Overview
Current product scope, partner-evaluation path, validated metrics, and roadmap. M0 is complete. M1 platform work is complete and partner evaluations are active. M2 has just started.
Architecture
Three layers (two shipped)
-
Infrastructure — Complete
GPU phoneme alignment (~20ms). Word boundary detection <1ms. Vendor-neutral and already live in production. -
Signals — Complete
Acoustic scoring 3.4ms (contract: <10ms). Batch product live and public. Streaming remains selective beta, not the lead product surface today. -
Intelligence — In development
Custom ML models trained natively in Rust. L1-adaptive scoring and coaching quality upgrades come next.
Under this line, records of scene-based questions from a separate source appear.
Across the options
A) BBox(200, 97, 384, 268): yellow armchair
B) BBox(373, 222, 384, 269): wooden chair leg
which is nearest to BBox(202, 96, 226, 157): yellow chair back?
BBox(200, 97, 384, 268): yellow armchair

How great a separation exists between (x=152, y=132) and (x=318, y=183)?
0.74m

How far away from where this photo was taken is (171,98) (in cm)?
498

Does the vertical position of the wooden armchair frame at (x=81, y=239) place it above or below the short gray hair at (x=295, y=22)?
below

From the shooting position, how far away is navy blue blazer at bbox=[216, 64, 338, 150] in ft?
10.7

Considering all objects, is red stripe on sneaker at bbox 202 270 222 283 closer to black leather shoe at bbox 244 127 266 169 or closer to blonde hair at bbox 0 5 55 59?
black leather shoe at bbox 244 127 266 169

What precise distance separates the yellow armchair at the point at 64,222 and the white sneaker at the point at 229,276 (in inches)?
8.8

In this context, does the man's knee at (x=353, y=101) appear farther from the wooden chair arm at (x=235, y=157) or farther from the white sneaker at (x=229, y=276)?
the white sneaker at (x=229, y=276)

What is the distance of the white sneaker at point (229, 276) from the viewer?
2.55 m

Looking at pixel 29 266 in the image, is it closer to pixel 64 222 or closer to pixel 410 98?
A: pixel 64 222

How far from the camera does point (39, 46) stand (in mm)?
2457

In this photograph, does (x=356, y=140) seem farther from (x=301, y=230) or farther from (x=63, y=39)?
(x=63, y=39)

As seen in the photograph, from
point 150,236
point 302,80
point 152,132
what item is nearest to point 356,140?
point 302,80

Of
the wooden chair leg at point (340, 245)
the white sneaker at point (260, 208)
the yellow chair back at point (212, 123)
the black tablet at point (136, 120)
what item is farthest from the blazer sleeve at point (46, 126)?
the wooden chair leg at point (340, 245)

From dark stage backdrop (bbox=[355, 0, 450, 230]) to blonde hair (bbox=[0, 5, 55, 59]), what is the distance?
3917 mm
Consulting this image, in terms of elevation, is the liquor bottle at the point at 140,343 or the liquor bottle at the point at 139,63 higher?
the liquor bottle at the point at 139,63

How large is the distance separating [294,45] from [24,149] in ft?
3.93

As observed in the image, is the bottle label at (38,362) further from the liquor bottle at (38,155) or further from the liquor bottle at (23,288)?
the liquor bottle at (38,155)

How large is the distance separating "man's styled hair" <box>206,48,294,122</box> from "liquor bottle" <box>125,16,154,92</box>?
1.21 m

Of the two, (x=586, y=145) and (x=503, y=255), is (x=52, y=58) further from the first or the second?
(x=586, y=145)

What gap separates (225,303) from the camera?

Public product scope today is the alignment + signals wedge: reference-guided speech scoring for guided workflows. Intelligence is the expansion layer, not the claim we lead with today.
Performance
| Metric | Value | Notes |
|---|---|---|
| Pipeline latency (p50) | ~15ms | Target: <30ms |
| Acoustic scoring | 3.4ms | Full sentence; per-word: 165ns–822ns |
| Streaming cadence | 500–1000ms | P95 jitter: 55ms |
| Phoneme recognition | 93–94.7% PRR | L2-ARCTIC validated |
| Cost vs Azure (Q1 2026) | ~5x cheaper | $0.004/min vs ~$0.022/min (details) |
Developer experience
-
TypeScript SDK —
@prosody/sdk
Full TypeScript types, runtime validation, automatic retries, and browser audio utilities. Score and batch guided workflows from one client; streaming remains selective beta. -
REST API — Simple JSON endpoints
POST /v1/scoresfor single recordings,/v1/scores/batchfor up to 100 at once. WebSocket streaming exists for real-time beta integrations, but batch is the default external evaluation path today. -
Playground — Try without a key
Upload or record audio in the browser. Batch-first product proof. No signup required.
npm install @prosody/sdk
Roadmap
| Milestone | Focus | Status |
|---|---|---|
| M0 | Audio pipeline, alignment, and core scoring infrastructure | Done |
| M1 | Batch scoring platform, playground, and partner-evaluation foundation | Done |
| M2 | Custom model quality upgrades and L1-adaptive scoring | Just started |
| M3 | L1 detection, noise robustness, intelligibility | Planned |
| M4–M8 | Learner modeling, on-device inference, extended platform | Planned |
Here, M1 refers to the shipped batch platform and partner-evaluation foundation. Live design-partner evaluations and outbound are ongoing on top of that base.
About
Prosody Studio, LLC is a speech infrastructure company based in New York. We build the alignment + pronunciation signals layer for guided speech workflows — coaching, assessment, QA, and products that need structured feedback rather than generic transcription.
The platform is 14 Rust crates and 4,100+ tests, spanning GPU alignment, scoring services, APIs, observability, and the TypeScript SDK. Founded January 2026.